§ **Text segment**:
◇ ◇ ◇ ◇ ◇

The CSIRO’s report - Tomorrow’s Digitally Enabled Workforce - dated January this year, reveals that Australian IT executives found that insufficient skills is the top barrier (30% of respondents to a survey) to the uptake of IoT technologies.
The report notes that IoT is one of the “most significant technology trends happening as we speak” and it’s estimated that by 2025, the total global value of IoT technology will be US$S6.2 trillion.
“From wearable technology through to autonomous cars and smart homes, the effect of IoT will be profound and Australia is now ready to embrace innovation and grow its start-up ecosystem,” the CSIRO says.
The CSIRO report prompted Ryan Johnson, Director of Categories at Upwork, the US-based global freelancing platform for connecting businesses and independent professionals, to observe that “as IoT adoption becomes more widespread, companies are looking to take advantage of this new connected landscape.”
According to Johnson, companies looking to make the most of IoT by bringing development in-house “are quickly realising that they don’t have the requisite skills they need to support it”.
“Finding these people is proving to be a big challenge for companies. Many companies are going to our platform to find professionals with the skills they need to support IoT initiatives.”
Upwork lists the biggest growth category as ‘Wearables’, which it says has seen a 62% YOY growth.
According to the CSIRO report, the recent ascendancy of the peer-to-peer (P2P) marketplace - Upwork, Freelancer, Kaggle, Task Rabbit - and the rise of platform economics in a globalised labour market characterised by entrepreneurial activity is “likely to change traditional employment models”.
The CSIRO also says that many P2P models and employment platforms are in the early phases of development and already showing signs of rapid growth.

◇ ◇ ◇ ◇ ◇

§ **Data below**:
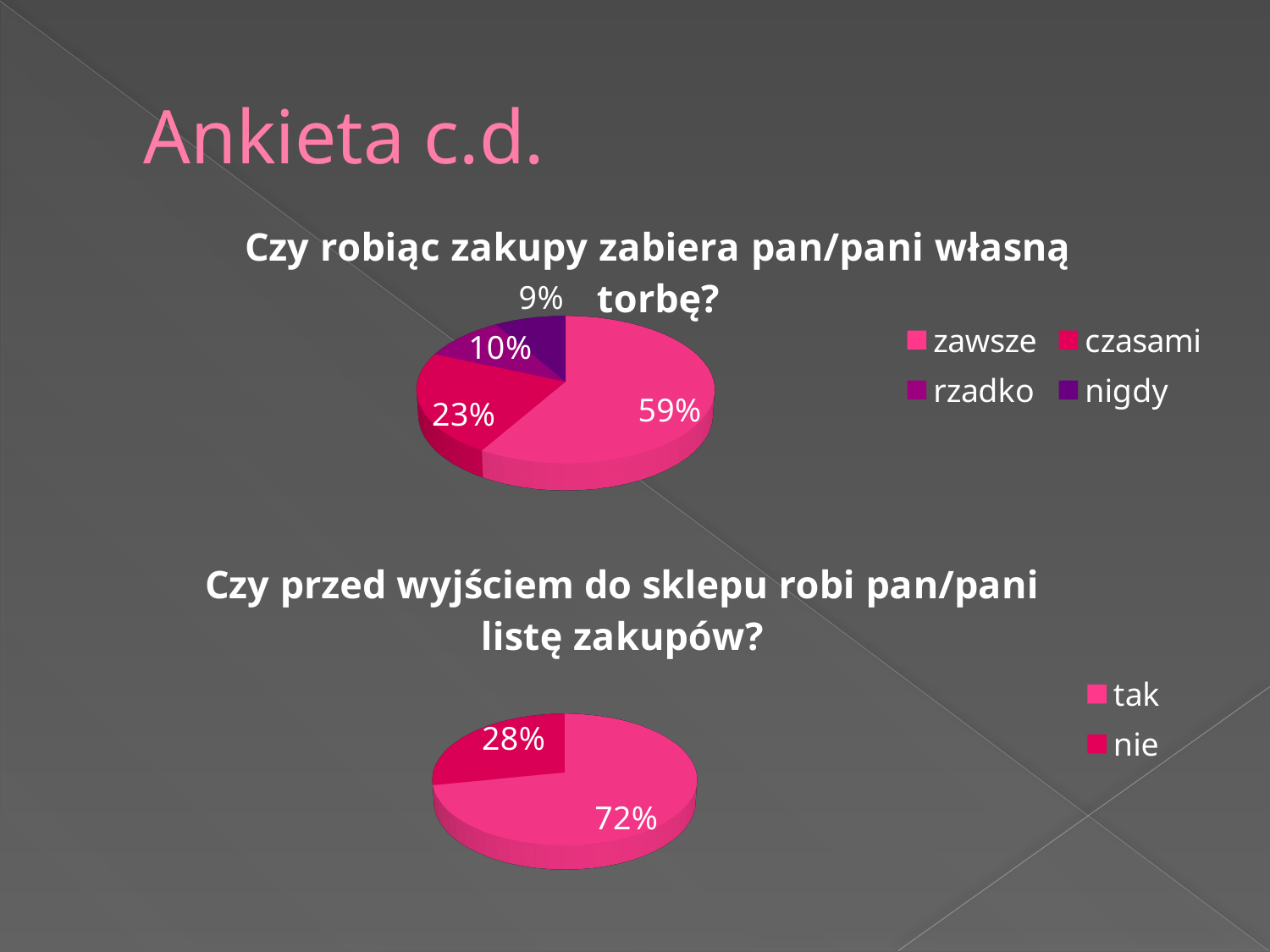
What kind of chart is the bottom chart ("Czy przed wyjściem do sklepu robi pan/pani listę zakupów?")? Pie chart In the bottom chart ("Czy przed wyjściem do sklepu robi pan/pani listę zakupów?"), what is the value for "nie"? 28% In the top chart ("Czy robiąc zakupy zabiera pan/pani własną torbę?"), what is the value for "rzadko"? 10% In the top chart ("Czy robiąc zakupy zabiera pan/pani własną torbę?"), which category has the largest slice? zawsze In the bottom chart ("Czy przed wyjściem do sklepu robi pan/pani listę zakupów?"), which is larger, "tak" or "nie"? tak In the top chart ("Czy robiąc zakupy zabiera pan/pani własną torbę?"), what is the difference between the "zawsze" and "czasami" shares? 36% In the bottom chart ("Czy przed wyjściem do sklepu robi pan/pani listę zakupów?"), what share of the pie is "tak"? 72% In the bottom chart ("Czy przed wyjściem do sklepu robi pan/pani listę zakupów?"), what is the difference between the "tak" and "nie" shares? 44% In the top chart ("Czy robiąc zakupy zabiera pan/pani własną torbę?"), what share of the pie is "czasami"? 23% In the top chart ("Czy robiąc zakupy zabiera pan/pani własną torbę?"), what share of the pie is "zawsze"? 59% How many categories does the legend of the top chart ("Czy robiąc zakupy zabiera pan/pani własną torbę?") list? 4 In the top chart ("Czy robiąc zakupy zabiera pan/pani własną torbę?"), which category has the smallest slice? nigdy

◇ ◇ ◇ ◇ ◇

§ **What to do**:
a) Answer these from the IoT article:
(i) What percentage of surveyed respondents named insufficient skills as the top barrier to IoT uptake?
(ii) What does Upwork list as its biggest growth category?
(iii) What position does Ryan Johnson hold at Upwork?
b) Reproduce word for word the part of the IoT article starting at "Upwork lists the" and ending at "of rapid growth.".
The listing has no connection to the IoT article.

§ **Answers to this exercise**:
a)
(i) 30%
(ii) Wearables
(iii) Director of Categories

b)
Upwork lists the biggest growth category as ‘Wearables’, which it says has seen a 62% YOY growth.
According to the CSIRO report, the recent ascendancy of the peer-to-peer (P2P) marketplace - Upwork, Freelancer, Kaggle, Task Rabbit - and the rise of platform economics in a globalised labour market characterised by entrepreneurial activity is “likely to change traditional employment models”.
The CSIRO also says that many P2P models and employment platforms are in the early phases of development and already showing signs of rapid growth.